Los Angeles Times - September 1, 2004
David Zucchino, Times Staff Writer


Activists infiltrate the convention floor. Police are accused of poorly kept detention sites.

NEW YORK - After Tuesday's protests and confrontations, the third day of the Republican National Convention was relatively calm as police and demonstrators seemed to pause Wednesday to catch their breath.

Protest groups held noisy but nonviolent rallies throughout Manhattan, promoting labor and women's rights and criticizing the war in Iraq. They were watched warily by throngs of police who kept sidewalks cleared of protesters while making about 20 arrests by nightfall.

During Vice President Dick Cheney's speech, a woman identified as Gael Murphy of the activist group Code Pink was dragged off by security personnel after stripping off a jacket and revealing a pink slip with the words: "Cheney's in bed with Halliburton and we got screwed." Another Code Pink activist, Tiffany Burns of Los Angeles, raised a banner saying: "Cheney and Halliburton are making a killing in Iraq." Both were arrested.

At one rally, lawyers and civil rights groups accused police of indiscriminate arrests during Tuesday's demonstrations, alleging that officers had not given protesters opportunities to disperse. The lawyers also described what they said were dirty and dangerous conditions at temporary detention facilities.

More than 1,150 people were arrested Tuesday, police said, most for blocking sidewalks or for disorderly conduct. Police have made at least 1,700 arrests since the protests began last week. By comparison, 589 people were arrested during the violent 1968 Democratic convention in Chicago.

For the third consecutive day, protesters managed to pierce the police cordon around Madison Square Garden, site of the convention. A dozen AIDS activists inside the hall interrupted a noontime speech by White House chief of staff Andrew H. Card Jr. to young Republicans - including President Bush's twin daughters, Jenna and Barbara.

The activists stood on chairs and hoisted signs that urged U.S. officials to relieve the debt burdens of African nations to help pay for AIDS prevention and treatment. The group ACT UP took responsibility for the protest.

Police said that a cameraman and a young Republican convention-goer were slightly injured.

On Monday night, an antiwar protester had come within a few feet of Cheney before being arrested. Tuesday night, two antiwar activists were arrested inside Madison Square Garden after raising signs protesting the war in Iraq.

One of the convention's most violent incidents occurred late Monday, when a plainclothes officer was punched and kicked by a young man outside the convention site, according to a police report. Det. William Sample was released from a hospital Wednesday , police said.

Jamal Holiday, 19, was arrested Tuesday as he attended a demonstration and charged with second-degree assault.

Bruce Bentley, a member of the National Lawyers Guild, accused police of beating some protesters Tuesday and roughly forcing many others to the ground. Among those caught up in the wave of arrests were four legal observers from the guild.

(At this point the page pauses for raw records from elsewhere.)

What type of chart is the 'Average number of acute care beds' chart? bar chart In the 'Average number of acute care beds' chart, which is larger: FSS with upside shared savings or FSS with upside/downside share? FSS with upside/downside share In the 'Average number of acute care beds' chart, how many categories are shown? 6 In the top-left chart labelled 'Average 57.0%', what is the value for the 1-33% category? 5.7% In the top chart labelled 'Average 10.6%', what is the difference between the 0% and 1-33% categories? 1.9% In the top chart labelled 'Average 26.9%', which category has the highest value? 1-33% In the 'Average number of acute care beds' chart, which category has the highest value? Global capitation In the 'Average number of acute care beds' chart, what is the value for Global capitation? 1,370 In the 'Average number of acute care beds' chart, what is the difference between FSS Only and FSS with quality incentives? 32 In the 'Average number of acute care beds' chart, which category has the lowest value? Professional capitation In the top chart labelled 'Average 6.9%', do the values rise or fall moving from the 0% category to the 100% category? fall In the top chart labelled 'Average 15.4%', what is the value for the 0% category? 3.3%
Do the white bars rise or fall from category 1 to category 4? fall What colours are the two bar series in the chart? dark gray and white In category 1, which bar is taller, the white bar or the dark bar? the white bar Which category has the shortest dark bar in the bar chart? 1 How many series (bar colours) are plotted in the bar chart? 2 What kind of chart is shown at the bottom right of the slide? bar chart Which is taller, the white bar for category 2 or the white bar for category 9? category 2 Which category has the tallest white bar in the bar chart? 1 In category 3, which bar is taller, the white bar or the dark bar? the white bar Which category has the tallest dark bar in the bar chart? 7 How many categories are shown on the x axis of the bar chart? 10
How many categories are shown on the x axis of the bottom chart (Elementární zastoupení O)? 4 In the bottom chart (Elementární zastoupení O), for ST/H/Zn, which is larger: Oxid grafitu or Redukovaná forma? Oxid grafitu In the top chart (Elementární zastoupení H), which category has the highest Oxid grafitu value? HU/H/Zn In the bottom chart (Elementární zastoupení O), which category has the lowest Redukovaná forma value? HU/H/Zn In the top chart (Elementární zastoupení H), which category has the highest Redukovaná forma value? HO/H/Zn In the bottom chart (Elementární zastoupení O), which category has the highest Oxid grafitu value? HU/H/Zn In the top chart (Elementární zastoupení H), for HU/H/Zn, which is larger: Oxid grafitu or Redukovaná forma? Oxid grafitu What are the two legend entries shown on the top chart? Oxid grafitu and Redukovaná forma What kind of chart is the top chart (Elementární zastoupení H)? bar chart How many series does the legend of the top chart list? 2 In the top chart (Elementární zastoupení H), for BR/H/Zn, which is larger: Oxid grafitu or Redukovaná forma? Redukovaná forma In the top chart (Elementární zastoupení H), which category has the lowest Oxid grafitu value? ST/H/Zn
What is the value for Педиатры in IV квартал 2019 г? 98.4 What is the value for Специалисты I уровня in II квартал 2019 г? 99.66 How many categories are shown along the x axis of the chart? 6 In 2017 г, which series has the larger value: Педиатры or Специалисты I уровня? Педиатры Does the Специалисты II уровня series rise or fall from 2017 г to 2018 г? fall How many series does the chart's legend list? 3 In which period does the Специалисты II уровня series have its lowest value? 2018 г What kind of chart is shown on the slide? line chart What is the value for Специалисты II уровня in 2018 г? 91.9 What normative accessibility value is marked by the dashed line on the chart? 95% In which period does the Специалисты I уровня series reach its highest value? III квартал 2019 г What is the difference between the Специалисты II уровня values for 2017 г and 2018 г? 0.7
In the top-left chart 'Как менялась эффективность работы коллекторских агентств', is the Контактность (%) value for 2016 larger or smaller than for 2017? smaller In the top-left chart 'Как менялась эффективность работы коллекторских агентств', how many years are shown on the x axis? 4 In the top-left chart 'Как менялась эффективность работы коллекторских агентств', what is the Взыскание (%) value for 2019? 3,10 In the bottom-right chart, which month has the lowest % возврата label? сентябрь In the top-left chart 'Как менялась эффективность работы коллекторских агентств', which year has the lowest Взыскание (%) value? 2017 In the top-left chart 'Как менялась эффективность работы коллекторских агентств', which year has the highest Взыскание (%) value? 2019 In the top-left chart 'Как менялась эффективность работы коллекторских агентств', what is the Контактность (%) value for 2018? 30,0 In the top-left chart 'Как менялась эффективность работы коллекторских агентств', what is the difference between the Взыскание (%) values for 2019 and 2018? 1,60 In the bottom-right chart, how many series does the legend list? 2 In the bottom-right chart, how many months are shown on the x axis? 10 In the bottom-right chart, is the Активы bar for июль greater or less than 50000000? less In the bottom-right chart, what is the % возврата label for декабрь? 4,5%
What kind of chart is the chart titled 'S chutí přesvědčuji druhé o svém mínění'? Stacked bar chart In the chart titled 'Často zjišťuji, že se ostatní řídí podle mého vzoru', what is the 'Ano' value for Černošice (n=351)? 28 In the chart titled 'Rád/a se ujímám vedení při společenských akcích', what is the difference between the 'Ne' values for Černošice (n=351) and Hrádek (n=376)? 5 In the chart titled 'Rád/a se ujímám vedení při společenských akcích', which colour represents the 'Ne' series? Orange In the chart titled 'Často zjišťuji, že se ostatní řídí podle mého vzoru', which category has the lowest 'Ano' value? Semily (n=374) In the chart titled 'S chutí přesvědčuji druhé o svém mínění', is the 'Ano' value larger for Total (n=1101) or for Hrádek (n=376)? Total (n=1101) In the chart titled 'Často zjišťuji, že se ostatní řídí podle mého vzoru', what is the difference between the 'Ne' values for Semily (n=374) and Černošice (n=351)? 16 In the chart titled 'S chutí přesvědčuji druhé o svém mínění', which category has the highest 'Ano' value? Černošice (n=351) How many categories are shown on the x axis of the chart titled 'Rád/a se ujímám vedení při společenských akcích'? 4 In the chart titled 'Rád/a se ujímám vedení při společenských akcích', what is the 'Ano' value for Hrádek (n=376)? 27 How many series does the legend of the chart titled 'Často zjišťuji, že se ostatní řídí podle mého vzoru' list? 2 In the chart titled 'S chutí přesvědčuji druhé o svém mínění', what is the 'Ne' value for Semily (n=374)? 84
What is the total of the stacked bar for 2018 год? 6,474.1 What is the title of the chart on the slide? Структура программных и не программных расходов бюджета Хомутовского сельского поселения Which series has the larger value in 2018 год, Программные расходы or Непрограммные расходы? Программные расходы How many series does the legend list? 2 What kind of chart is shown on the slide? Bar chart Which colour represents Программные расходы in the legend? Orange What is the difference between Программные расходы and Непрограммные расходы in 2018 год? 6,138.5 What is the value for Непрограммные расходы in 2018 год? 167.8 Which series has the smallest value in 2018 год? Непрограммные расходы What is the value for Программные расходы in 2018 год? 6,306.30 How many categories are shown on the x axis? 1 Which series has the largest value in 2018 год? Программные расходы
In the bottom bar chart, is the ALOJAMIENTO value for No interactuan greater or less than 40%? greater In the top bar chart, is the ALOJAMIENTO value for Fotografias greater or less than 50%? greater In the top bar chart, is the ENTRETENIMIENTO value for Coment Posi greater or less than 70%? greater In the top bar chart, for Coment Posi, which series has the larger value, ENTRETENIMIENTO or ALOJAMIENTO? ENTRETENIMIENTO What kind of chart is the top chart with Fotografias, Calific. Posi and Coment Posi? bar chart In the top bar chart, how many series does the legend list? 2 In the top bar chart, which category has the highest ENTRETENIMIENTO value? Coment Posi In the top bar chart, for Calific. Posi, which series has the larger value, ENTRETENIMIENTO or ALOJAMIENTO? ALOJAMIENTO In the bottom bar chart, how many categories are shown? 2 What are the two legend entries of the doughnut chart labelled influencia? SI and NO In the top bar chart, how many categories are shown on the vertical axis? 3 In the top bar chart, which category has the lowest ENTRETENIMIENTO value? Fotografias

Donna Lieberman, executive director of the New York Civil Liberties Union, said police duped protesters by negotiating approved marching routes, then intercepting marchers and trapping them in makeshift pens.

Lieberman said protesters were forced to sleep on oily concrete floors smeared with chemicals at a former bus repair facility on Pier 57. She said the city had promised to cover the floors with carpeting. Officials in the office of the deputy commissioner for public information would not comment on the detention facilities.

Police spokesman Paul Browne denied that police acted improperly in arresting protesters. "There was very disciplined restraint throughout the ranks," he said.

Protesters on Broadway near Wall Street waved pink slips listing unemployment statistics and a warning: "The next pink slip might be yours."